Task:
In the records below, find the line with "Tengri - German Movie Poster (xs thumbnail)", then retype it and every following line exactly, stopping after the line with "ЗАПИСКИ СУМАСШЕДШЕГО .". Leave the pictures out.

Given data:
=== Begin Enclosure ===

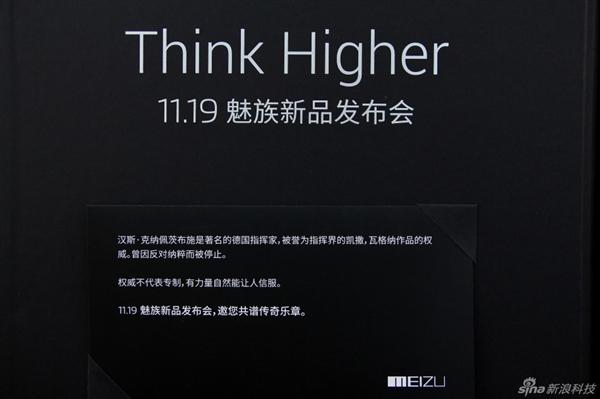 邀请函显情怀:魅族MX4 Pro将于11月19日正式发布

=== End Enclosure ===
=== Begin Enclosure ===

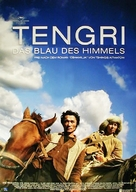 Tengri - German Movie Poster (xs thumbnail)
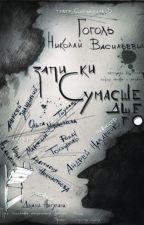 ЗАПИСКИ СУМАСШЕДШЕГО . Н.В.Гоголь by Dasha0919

=== End Enclosure ===
=== Begin Enclosure ===

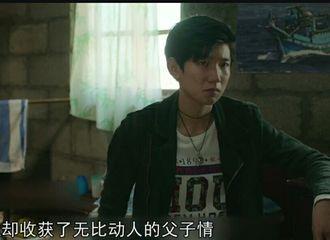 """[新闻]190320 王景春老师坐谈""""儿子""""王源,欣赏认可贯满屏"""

=== End Enclosure ===

Output of the exercise:
 Tengri - German Movie Poster (xs thumbnail)
 ЗАПИСКИ СУМАСШЕДШЕГО . Н.В.Гоголь by Dasha0919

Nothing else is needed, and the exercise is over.